Les géants des technologies profitent de législations sur les monopoles obsolètes, qui leur ont permis d’absorber tous leurs concurrents avant même que ceux-ci aient pu poser une menace pour eux. Au cours des 10 dernières années, Microsoft, Google, Facebook et Amazon ont racheté plus de 500 PME rivales.
Google s’accapare 92 % des parts de marché de la recherche sur Internet ; de son côté, Facebook a récupéré 70 % des parts de marché des réseaux sociaux. Ce duopole cannibalise la quasi-totalité des recettes publicitaires et aucune entreprise ne semble pouvoir lui faire concurrence dans ce domaine. Quant à la législation, elle est impuissante. De son côté, le géant du e-commerce Amazon étouffe le commerce de détail, et s’est imposé comme une plate-forme incontournable pour les revendeurs souhaitant disposer d’une présence sur le net, ce qui fait poindre le risque de conflits d’intérêts. Enfin, le marché des applications pour Smartphones est totalement dominé par Apple et Android. Ces deux firmes peuvent imposer leurs conditions aux développeurs, et déterminent seules le degré de contact que leurs applications auront avec les utilisateurs.
Une référence au prix qui ne tient plus
Pourquoi les législateurs des pays occidentaux n’y ont-ils pas mis bon ordre ? Selon Denise Hearn de Quartz, cela s’explique par l’obsolescence des lois antitrust dans ces pays. Pendant des années, on évaluait la nécessité de démanteler les monopoles à l’aune du « bien-être du consommateur ». Celui-ci se cantonnait bien souvent à l’examen des prix. Lorsque les entreprises pouvaient démontrer qu’une fusion ou une acquisition n’aurait finalement pas d’impact sur leurs prix de vente et qu’elle permettrait de les maintenir relativement bas, elles recueillaient l’approbation des législateurs pour ces opérations.
Mais dans le monde des entreprises technologiques, qui proposent souvent des plates-formes « gratuites » à leurs utilisateurs, et qui gagnent leur vie en revendant l’attention de ceux-ci à des entreprises, la référence au prix n’est plus pertinente.
Des firmes gloutonnes qui phagocytent tous leurs concurrents
Cette année, les législateurs du monde entier ont approuvé plus de 90 % des fusions proposées.
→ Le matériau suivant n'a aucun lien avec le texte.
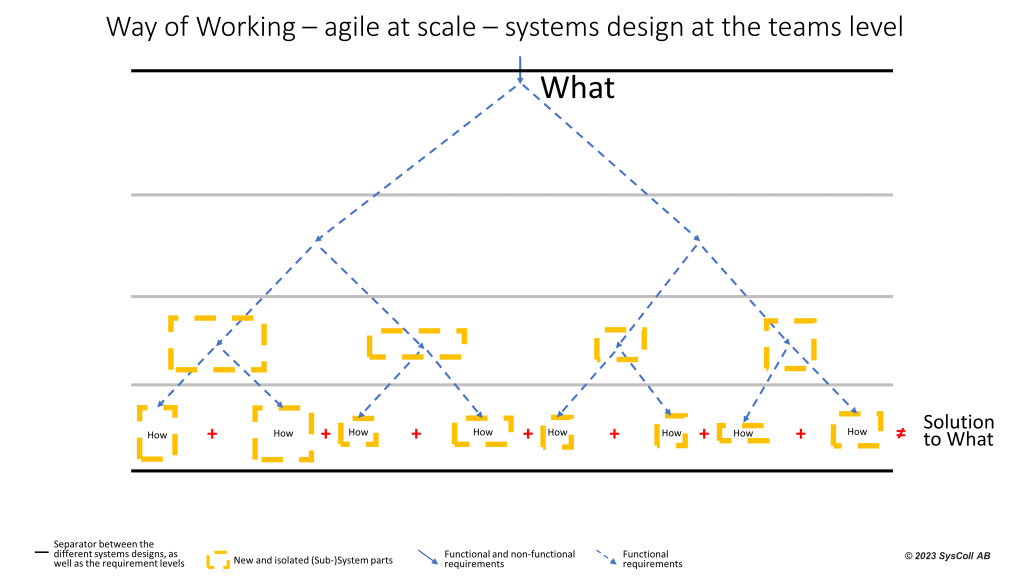 Way of Working – agile at scale – systems design at the teams level

What

How + How + How + How + How + How + How + How ≠ Solution to What

Separator between the different systems designs, as well as the requirement levels

New and isolated (Sub-)System parts

Functional and non-functional requirements

Functional requirements

© 2023 SysColl AB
En conséquence, on a enregistré une valorisation cumulée record pour les fusions et acquisitions de 3300 milliards de dollars à la fin du mois de septembre.
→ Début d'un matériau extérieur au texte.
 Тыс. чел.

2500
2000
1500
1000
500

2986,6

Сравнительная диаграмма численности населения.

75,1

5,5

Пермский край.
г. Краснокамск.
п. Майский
D’après Hearn, ce n’est pas la technologie qui a été déterminante pour la réussite des GAFA, mais les lacunes de la législation antitrust. Amazon a pu racheter des dizaines d’entrepris e-commerce concurrentes et des librairies en ligne, ce qui lui a conféré une position de monopsone [une situation dans laquelle une entreprise, Amazon en l’occurrence, se retrouve comme étant l’unique acheteur en position de contrôler tout un marché et d’en faire baisser les prix] dans le secteur du livre. Google a racheté son principal, DoubleClick, quant à Facebook, elle a acquis Instagram et Whatsapp sans encombre.
Microsoft, Google, Amazon, Apple et Facebook ont racheté à elles seules plus de 500 entreprises au cours de la dernière décennie. Beaucoup de ces petites entreprises n’ont jamais pu dépasser ce stade, car elles ont été absorbées au moment où les innovations dont elles étaient à l’origine commençaient à porter leurs fruits.
Des effets pervers sur l’économie en général et les salaires en particulier
Mais ce n’est pas l’unique problème posé par cette situation. Il devient de plus en plus évident que la concentration croissante issue de ces fusions mène à une productivité plus faible, des salaires plus bas, et qu’elle détruit le dynamisme économique. En outre, contrairement à l’idée reçue selon laquelle elles ont contribué à maintenir les prix bas, les monopoles augmentent les prix.
De plus en plus d’économistes soupçonnent que la suprématie de grandes firmes technologiques sur leur marché a également mené à une stagnation des salaires. Plus précisément, ils se demandent si la “monopsonie” du marché du travail américain, c’est à dire l’existence d’un nombre restreint d’employeurs dans certains secteurs économiques, n’est pas à l’origine du phénomène de la stagnation des salaires et de la faiblesse des dépenses d’investissements.
En conclusion, les législations antitrust sont devenues obsolètes et doivent être actualisées pour s’adapter aux réalités de notre époque, et offrir un contrepoids efficace contre l’énorme pouvoir des géants de la technologie.